Top of Source document

It's the same as what tkekte wrote about Russian. It's definite/undefinite thing. The answer to "Hoćeš li mesa?" could also be "Neću meso, hoću kupus." It depends on a situation.


----------



## Ben Jamin

Encolpius said:


> Thank you Liliana for answering this question of mine, too.



Could you give an example of accusative after negation in Polish. I have never heard one.


----------



## Duya

slavic_one said:


> In Croatian it's normally in accusative case, but with transitive verbs it can be excanged with genitive.
> Ne volim ovu kuću (A) - Ne volim ove kuće (G). - the latter is not so common, it is more archaic.



Not that I say that it doesn't exist in some dialects, but "not so common" is quite an understatement. I've never heard it, except as a partitive, with material nouns (_Ne želim mesa_).

Happy 1000th post, by the way!


----------



## slavic_one

Duya said:


> Not that I say that it doesn't exist in some dialects, but "not so common" is quite an understatement. I've never heard it, except as a partitive, with material nouns (_Ne želim mesa_).
> 
> Happy 1000th post, by the way!


You're right, in standard Croatian it's archaic and it is not used nowadays, tho it won't be completely wrong. I think it's used more in BiH, but am not sure.
Thanks!


----------



## Ben Jamin

Now, here is my attempt at creating a crude overview:



Object case in negative statements (I don't eat meat)




AccusativeGenitive    RussianYESYESPolishNOYESSloveneNOYESCzechYESNOSlovakCroatianYESNOSerbianYESNOBulgarianNo casesNo casesMacedonianNo casesNo cases


----------



## LilianaB

Ben Jamin said:


> Could you give an example of accusative after negation in Polish. I have never heard one.

Bottom of Source document
Top of Input data

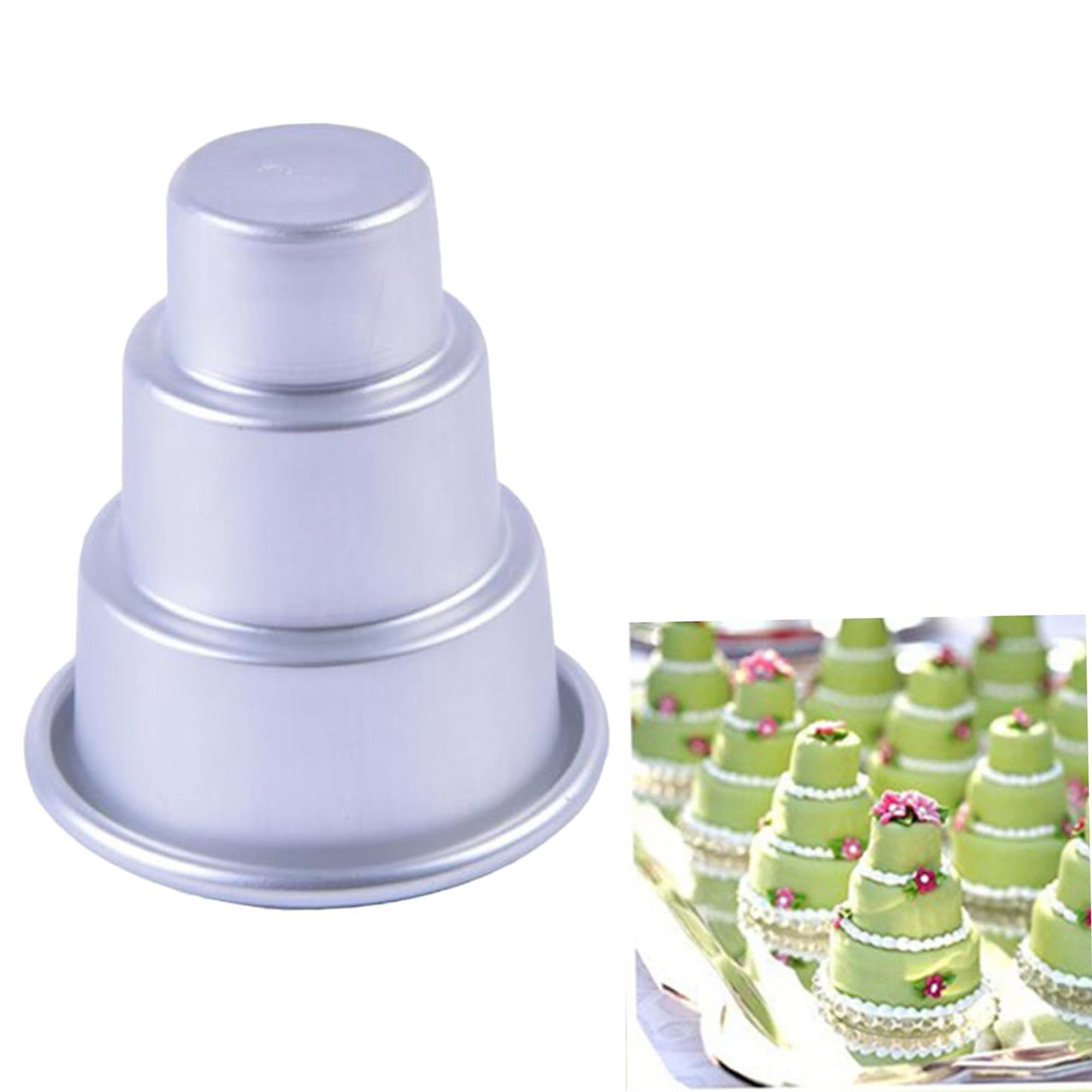 Mini 3 Tier Cake Shape Baking Mold Aluminium Medium 7.5cm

Bottom of Input data

* [Your tasks]:
1 > In the forum thread on object case after negation in Slavic languages, what does slavic_one say about the genitive in standard Croatian?
2 > Proceed with the forum thread on object case after negation in Slavic languages, picking up after its final line.

* [Answers by item]:
1 > It is archaic and not used nowadays, though it would not be completely wrong.

2 >
There is no Accusative after negations in Polish, only in Russian in some cases, where it is justified. The overuse of Accusatives in negations in Russian, in the past at least, was a sign of an uneducated speech. It is becoming more trendy these days.


----------



## Ben Jamin

LilianaB said:


> There is no Accusative after negations in Polish, only in Russian in some cases, where it is justified. The overuse of Accusatives in negations in Russian, in the past at least, was a sign of an uneducated speech. It is becoming more trendy these days.


Thank you, I must have misunderstood your post. Tired and too quick reading.

By the way, how do these things function in Lithuanian?


----------



## LilianaB

Lithuanian is not a Slavic language, Ben Jamin, so we can discuss it somewhere else.


----------



## Azori

Slovak:

I eat meat. / I don't eat meat. = Jem mäso. (accusative) / Nejem mäso. (accusative)

I like this house. / I don't like this house. = Páči sa mi tento dom. (nominative) / Nepáči sa mi tento dom. (nominative)

Mám rád tento dom. (accusative) / Nemám rád tento dom. (accusative)

The genitive after negated verbs is possible in Slovak but it is on the decline, both in the standard language and in the dialects. Nowadays it's perceived as literary / archaic (with the exception of some fixed expressions).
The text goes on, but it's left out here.